• _Exercise instructions_
1. List each type of evaluation named in the section on building eval datasets, and give what a dataset entry needs for each.
2. Pick up the section on building eval datasets right after its final sentence and keep writing it.

• _Document section_

Start of Block

Unrag
Evaluation

Building eval datasets

Curate queries and ground truth that represent real usage without leaking or biasing results.

Evaluation is only as good as your dataset. If your test queries don't represent real usage, your metrics won't predict production quality. If your ground truth is wrong, you'll optimize for the wrong things. Building a good eval dataset is an investment, but it pays dividends every time you make a change and need to know if you broke something.

What goes in an eval dataset

A RAG eval dataset consists of queries paired with expected outcomes.

For retrieval evaluation, each entry needs a query and a list of relevant documents (or passages). This is your ground truth for measuring recall, precision, and ranking metrics.

For answer evaluation, each entry needs a query and an expected answer (or answer criteria). This might be the exact correct answer, key facts that must be present, or a rubric for judging quality.

For end-to-end evaluation, you might combine both: the query, the expected relevant documents, and the expected answer properties.

End of Block

• _Provided material_
Start of Block

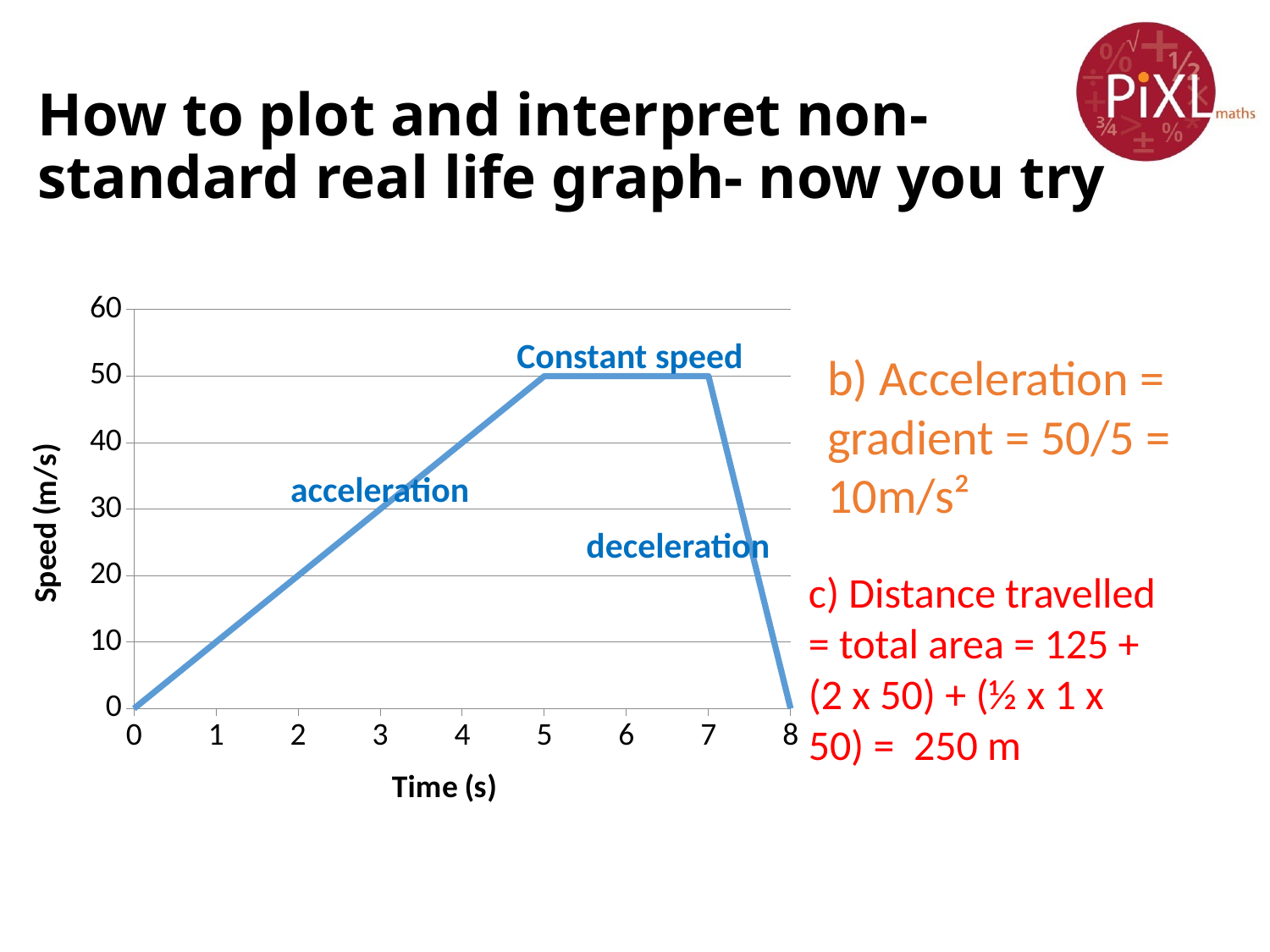
Does the speed rise, fall or stay constant between 7 s and 8 s? fall What is the highest speed reached on the graph? 50 Is the speed at time 2 s greater or less than 10? greater What is the speed at time 7 s? 50 What kind of chart is shown on the slide? line chart What label is written on the flat section of the graph between 5 s and 7 s? Constant speed Which is larger, the speed at 5 s or the speed at 8 s? 5 s Does the speed rise, fall or stay constant between 0 s and 5 s? rise What is the difference between the speed at 5 s and the speed at 0 s? 50 What is the speed at time 5 s? 50 Is the speed at time 3 s greater or less than 40? less What is the speed at time 8 s? 0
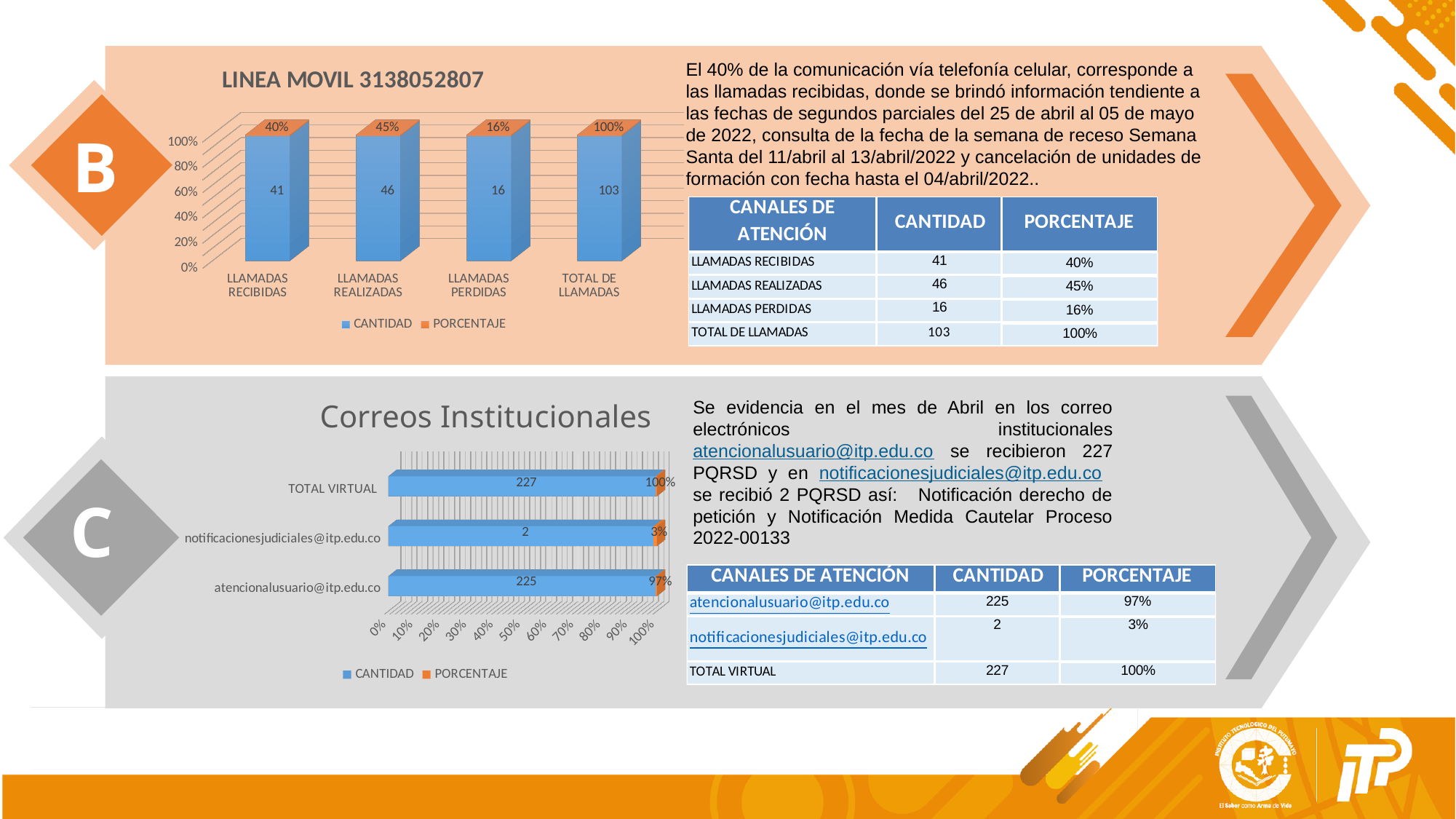
In the 'LINEA MOVIL 3138052807' chart, how many categories are shown on the x axis? 4 What type of chart is 'LINEA MOVIL 3138052807'? Bar chart In the 'Correos Institucionales' chart, which category has the highest CANTIDAD value? TOTAL VIRTUAL In the 'LINEA MOVIL 3138052807' chart, what PORCENTAJE is shown for LLAMADAS PERDIDAS? 16% In the 'LINEA MOVIL 3138052807' chart, how many series does the legend list? 2 In the 'Correos Institucionales' chart, which has a larger CANTIDAD value: atencionalusuario@itp.edu.co or notificacionesjudiciales@itp.edu.co? atencionalusuario@itp.edu.co In the 'LINEA MOVIL 3138052807' chart, what is the CANTIDAD value for LLAMADAS REALIZADAS? 46 In the 'Correos Institucionales' chart, what PORCENTAJE is shown for notificacionesjudiciales@itp.edu.co? 3% In the 'LINEA MOVIL 3138052807' chart, what is the difference between the CANTIDAD values for LLAMADAS REALIZADAS and LLAMADAS RECIBIDAS? 5 In the 'Correos Institucionales' chart, what is the CANTIDAD value for atencionalusuario@itp.edu.co? 225 In the 'Correos Institucionales' chart, what colour represents the PORCENTAJE series in the legend? Orange In the 'LINEA MOVIL 3138052807' chart, which category has the lowest CANTIDAD value? LLAMADAS PERDIDAS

End of Block

• _Outputs by task_
1.
- **Retrieval evaluation:** a query and a list of relevant documents (or passages).
- **Answer evaluation:** a query and an expected answer (or answer criteria).
- **End-to-end evaluation:** the query, the expected relevant documents, and the expected answer properties.

2.
A practical eval set might have 100-500 examples covering different query types, difficulty levels, and content areas. Larger is better for statistical confidence, but quality matters more than quantity—100 good examples beat 1000 sloppy ones.

With Unrag: The eval battery provides a structured dataset format for defining queries and ground truth, with built-in support for document and passage-level labels.

Where to get queries

Eval dataset query sources

The best queries come from real usage, but you may not have usage data when starting out.

Production logs are the gold standard if you have them. Real users ask questions you wouldn't think to invent. Sample from logs, filter for quality and diversity, and anonymize if needed. Watch for PII in queries.

Seeded scenarios work when you're starting from scratch. Subject matter experts write queries they expect users to ask. These are useful but tend to be cleaner than real queries—real users are messier and more varied.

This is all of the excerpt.